Record excerpts:
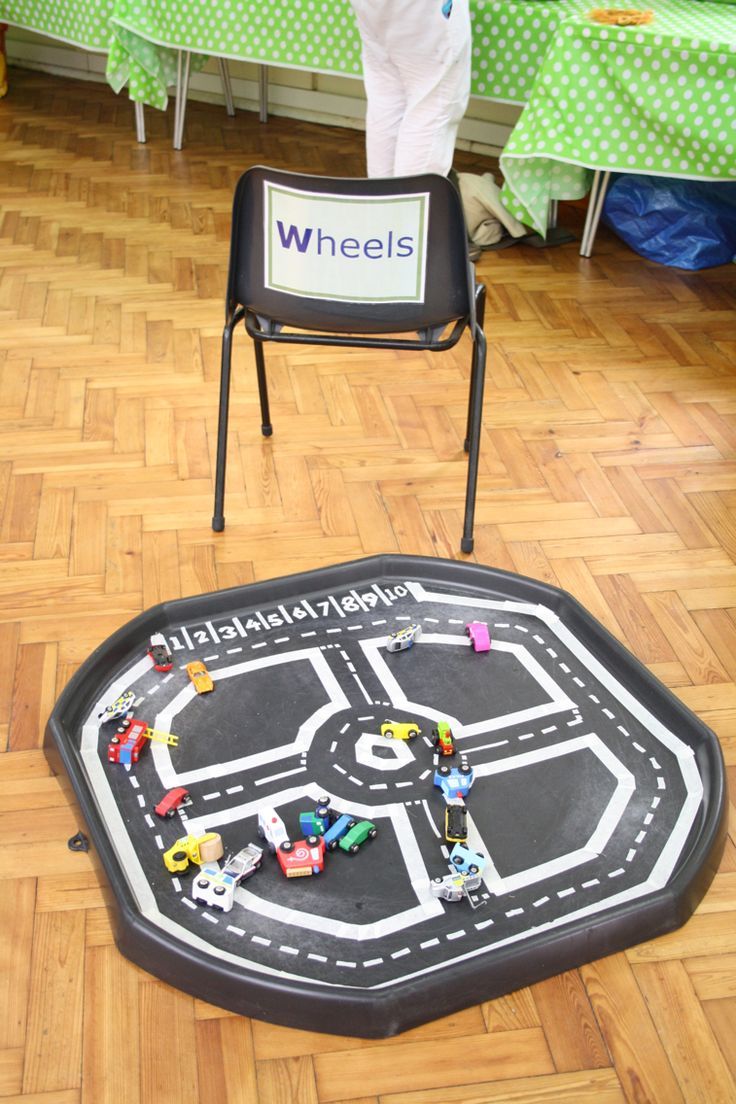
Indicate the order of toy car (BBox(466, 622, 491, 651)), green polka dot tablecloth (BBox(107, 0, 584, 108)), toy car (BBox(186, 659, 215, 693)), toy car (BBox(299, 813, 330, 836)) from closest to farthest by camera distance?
toy car (BBox(299, 813, 330, 836)) < toy car (BBox(186, 659, 215, 693)) < toy car (BBox(466, 622, 491, 651)) < green polka dot tablecloth (BBox(107, 0, 584, 108))

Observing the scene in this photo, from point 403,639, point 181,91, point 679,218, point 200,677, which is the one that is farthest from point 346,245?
point 181,91

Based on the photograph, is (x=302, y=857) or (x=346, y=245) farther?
(x=346, y=245)

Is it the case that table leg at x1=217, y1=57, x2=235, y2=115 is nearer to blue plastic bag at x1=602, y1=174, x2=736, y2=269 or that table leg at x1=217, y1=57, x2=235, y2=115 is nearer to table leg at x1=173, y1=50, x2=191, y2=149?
table leg at x1=173, y1=50, x2=191, y2=149

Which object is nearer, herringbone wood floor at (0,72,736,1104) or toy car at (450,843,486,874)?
herringbone wood floor at (0,72,736,1104)

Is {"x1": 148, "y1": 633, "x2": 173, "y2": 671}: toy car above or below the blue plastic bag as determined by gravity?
below

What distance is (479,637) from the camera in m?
2.12

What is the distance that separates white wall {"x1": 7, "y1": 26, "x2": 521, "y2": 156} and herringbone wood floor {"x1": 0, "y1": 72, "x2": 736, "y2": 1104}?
252 millimetres

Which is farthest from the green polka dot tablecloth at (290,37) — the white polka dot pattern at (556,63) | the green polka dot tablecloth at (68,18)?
the green polka dot tablecloth at (68,18)

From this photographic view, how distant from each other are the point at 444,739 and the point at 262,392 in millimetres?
1120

Exercise aim:
Starting at the line that contains "From this photographic" and stopping after the last of the lines, give those lines again with requests included, multiplying each distance in the answers by 2.2 and rounding to the nearest whole number, halves up. Give only those lines.

Final answer:
From this photographic view, how distant from each other are the point at 444,739 and the point at 262,392 in millimetres?
2464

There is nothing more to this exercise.